- **Records from a data collection**
-- BEGIN --

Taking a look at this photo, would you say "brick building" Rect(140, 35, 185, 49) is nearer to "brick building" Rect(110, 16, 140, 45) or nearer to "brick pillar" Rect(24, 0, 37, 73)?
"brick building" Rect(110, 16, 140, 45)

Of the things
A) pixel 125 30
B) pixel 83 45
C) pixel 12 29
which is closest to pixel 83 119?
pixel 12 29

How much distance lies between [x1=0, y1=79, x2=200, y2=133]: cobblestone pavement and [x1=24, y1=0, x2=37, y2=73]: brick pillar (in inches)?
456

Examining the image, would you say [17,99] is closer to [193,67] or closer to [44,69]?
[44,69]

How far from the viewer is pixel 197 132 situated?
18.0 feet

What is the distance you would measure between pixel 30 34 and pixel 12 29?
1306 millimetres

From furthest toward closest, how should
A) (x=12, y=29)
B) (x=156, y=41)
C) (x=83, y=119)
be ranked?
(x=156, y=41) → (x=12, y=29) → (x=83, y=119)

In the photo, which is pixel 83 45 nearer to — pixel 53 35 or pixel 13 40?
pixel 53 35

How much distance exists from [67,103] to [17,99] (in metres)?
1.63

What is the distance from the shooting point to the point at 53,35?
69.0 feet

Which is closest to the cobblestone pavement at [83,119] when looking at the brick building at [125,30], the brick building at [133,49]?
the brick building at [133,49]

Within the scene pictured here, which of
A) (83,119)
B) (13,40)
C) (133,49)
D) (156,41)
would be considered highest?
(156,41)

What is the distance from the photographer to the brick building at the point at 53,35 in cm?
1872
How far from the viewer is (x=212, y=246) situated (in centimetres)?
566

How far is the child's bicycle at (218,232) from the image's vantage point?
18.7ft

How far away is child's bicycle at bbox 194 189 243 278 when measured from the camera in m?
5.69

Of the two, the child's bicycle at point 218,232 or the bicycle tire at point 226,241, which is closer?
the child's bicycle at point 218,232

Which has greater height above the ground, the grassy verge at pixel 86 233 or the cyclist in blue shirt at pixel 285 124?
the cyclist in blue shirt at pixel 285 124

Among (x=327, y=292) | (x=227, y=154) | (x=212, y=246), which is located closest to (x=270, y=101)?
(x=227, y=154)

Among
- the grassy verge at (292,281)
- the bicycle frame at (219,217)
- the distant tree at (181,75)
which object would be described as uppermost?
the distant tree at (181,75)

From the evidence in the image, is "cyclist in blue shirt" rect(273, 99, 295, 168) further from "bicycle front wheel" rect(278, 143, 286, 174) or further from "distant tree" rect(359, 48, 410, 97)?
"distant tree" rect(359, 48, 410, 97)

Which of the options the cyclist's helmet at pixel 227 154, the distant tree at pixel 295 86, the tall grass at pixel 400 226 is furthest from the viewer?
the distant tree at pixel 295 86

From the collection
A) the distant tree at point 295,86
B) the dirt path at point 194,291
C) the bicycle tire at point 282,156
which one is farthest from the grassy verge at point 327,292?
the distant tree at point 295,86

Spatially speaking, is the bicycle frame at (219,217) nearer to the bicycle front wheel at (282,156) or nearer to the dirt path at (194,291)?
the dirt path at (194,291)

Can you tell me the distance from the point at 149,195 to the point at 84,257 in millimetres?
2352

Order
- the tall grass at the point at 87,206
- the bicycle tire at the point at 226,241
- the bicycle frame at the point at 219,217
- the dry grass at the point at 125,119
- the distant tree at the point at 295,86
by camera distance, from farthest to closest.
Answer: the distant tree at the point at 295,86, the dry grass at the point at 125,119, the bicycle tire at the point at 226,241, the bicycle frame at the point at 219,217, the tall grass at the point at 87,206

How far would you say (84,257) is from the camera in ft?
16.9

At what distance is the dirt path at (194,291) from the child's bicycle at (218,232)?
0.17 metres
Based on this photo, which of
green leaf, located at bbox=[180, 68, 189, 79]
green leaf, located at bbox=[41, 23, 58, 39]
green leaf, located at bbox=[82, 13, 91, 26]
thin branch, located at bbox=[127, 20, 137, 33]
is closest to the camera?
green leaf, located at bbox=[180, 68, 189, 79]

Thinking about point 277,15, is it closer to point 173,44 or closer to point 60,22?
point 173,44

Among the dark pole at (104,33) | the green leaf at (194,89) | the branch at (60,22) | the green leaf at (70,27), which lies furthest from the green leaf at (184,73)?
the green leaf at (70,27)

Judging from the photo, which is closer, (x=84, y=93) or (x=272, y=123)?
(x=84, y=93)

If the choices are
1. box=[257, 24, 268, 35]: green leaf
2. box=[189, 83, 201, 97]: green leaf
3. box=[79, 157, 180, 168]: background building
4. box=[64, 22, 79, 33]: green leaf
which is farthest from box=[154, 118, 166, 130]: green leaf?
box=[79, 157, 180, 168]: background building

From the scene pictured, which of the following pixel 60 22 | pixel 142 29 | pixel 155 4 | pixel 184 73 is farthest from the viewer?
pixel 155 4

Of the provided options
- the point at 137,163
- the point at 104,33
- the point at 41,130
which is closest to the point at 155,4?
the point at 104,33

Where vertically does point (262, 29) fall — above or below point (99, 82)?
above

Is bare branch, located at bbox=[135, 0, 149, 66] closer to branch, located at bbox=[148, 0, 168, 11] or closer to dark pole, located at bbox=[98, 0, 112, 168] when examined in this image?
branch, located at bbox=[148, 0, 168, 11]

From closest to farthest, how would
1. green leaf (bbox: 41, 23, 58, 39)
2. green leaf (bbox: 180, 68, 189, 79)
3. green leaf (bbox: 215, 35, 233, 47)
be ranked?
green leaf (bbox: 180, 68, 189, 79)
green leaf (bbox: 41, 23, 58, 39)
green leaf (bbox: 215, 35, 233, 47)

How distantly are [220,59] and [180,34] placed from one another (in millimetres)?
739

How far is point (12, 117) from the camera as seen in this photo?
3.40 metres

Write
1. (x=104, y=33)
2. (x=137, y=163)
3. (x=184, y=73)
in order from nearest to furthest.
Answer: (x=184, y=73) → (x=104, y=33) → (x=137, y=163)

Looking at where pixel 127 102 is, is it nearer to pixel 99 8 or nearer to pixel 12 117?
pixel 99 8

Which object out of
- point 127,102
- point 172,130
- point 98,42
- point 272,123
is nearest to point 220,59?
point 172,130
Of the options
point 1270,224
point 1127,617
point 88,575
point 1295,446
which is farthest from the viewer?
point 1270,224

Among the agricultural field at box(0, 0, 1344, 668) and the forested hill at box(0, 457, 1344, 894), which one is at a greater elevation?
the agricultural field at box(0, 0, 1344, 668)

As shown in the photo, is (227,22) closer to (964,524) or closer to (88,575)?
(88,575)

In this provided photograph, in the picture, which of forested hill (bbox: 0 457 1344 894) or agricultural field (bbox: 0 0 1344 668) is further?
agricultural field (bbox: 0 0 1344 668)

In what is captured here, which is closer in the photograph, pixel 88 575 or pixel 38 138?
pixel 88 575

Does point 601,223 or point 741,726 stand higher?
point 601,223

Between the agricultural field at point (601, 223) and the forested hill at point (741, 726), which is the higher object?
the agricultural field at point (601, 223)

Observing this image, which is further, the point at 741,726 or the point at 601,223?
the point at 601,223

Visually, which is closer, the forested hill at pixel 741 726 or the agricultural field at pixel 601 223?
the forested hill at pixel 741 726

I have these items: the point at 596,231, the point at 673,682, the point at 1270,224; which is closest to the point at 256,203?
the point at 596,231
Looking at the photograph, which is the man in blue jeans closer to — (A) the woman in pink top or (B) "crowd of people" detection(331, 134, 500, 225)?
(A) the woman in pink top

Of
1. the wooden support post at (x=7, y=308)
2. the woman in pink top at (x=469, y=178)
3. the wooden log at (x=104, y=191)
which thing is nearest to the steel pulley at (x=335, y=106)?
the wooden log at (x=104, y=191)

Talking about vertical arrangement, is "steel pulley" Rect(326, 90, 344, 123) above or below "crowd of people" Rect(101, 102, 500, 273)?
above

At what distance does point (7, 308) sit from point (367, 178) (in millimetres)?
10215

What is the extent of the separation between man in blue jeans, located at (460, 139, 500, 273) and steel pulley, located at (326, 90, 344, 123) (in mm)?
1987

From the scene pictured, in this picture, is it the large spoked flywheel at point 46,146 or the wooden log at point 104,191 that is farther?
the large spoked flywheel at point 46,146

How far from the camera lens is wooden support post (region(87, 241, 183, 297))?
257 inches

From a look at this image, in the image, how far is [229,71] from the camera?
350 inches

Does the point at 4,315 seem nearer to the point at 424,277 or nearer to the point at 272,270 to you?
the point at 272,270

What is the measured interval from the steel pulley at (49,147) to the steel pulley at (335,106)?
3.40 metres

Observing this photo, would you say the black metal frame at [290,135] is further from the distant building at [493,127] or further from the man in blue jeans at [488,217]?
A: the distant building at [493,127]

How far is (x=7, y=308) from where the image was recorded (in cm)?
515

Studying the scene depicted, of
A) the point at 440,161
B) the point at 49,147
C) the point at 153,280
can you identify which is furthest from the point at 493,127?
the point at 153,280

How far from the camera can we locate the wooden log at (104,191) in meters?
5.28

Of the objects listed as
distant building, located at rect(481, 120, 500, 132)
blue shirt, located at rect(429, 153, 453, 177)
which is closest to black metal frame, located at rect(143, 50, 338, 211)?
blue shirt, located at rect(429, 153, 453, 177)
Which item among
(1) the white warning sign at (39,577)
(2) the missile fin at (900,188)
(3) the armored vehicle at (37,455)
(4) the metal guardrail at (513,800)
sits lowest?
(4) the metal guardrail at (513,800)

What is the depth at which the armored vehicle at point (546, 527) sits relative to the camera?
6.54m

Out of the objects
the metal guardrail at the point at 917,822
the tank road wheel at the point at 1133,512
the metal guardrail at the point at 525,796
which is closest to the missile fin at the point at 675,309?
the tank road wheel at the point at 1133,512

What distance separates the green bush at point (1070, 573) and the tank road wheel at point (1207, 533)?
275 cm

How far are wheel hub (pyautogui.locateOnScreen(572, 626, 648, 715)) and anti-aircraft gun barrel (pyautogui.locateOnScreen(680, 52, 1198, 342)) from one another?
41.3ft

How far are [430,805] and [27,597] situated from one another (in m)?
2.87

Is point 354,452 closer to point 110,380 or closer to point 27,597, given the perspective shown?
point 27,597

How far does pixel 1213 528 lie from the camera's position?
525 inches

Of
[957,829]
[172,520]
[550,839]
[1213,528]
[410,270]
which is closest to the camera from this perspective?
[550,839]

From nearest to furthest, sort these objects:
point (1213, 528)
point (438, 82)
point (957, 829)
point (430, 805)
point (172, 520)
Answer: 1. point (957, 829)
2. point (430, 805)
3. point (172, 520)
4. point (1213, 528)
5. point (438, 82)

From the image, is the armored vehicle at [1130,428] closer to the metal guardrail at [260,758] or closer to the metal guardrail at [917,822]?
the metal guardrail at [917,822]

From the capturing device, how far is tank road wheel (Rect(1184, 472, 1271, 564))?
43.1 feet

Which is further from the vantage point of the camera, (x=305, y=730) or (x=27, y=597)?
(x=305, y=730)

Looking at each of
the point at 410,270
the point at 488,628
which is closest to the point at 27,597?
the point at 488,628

-- END --

- **WHAT YOU ARE ASKED TO DO**
Copy exactly the lines from the one containing "How far are wheel" through the last line of the records, both included, and nothing else.

- **RESPONSE TO THIS TASK**
How far are wheel hub (pyautogui.locateOnScreen(572, 626, 648, 715)) and anti-aircraft gun barrel (pyautogui.locateOnScreen(680, 52, 1198, 342)) from one another?
41.3ft

How far are [430,805] and [27,597] situated from one another (in m)?
2.87

Is point 354,452 closer to point 110,380 or closer to point 27,597, given the perspective shown?
point 27,597

How far does pixel 1213 528 lie from the camera's position?
525 inches

Of
[957,829]
[172,520]
[550,839]
[1213,528]
[410,270]
which is closest to the camera from this perspective?
[550,839]

From nearest to furthest, sort these objects:
point (1213, 528)
point (438, 82)
point (957, 829)
point (430, 805)
point (172, 520)
Answer: 1. point (957, 829)
2. point (430, 805)
3. point (172, 520)
4. point (1213, 528)
5. point (438, 82)

From the image, is the armored vehicle at [1130,428] closer to the metal guardrail at [260,758] or closer to the metal guardrail at [917,822]?
the metal guardrail at [917,822]

From the capturing device, how far is tank road wheel (Rect(1184, 472, 1271, 564))?
43.1 feet

Which is further from the vantage point of the camera, (x=305, y=730) or (x=27, y=597)?
(x=305, y=730)

Looking at each of
the point at 410,270
the point at 488,628
which is closest to the point at 27,597?
the point at 488,628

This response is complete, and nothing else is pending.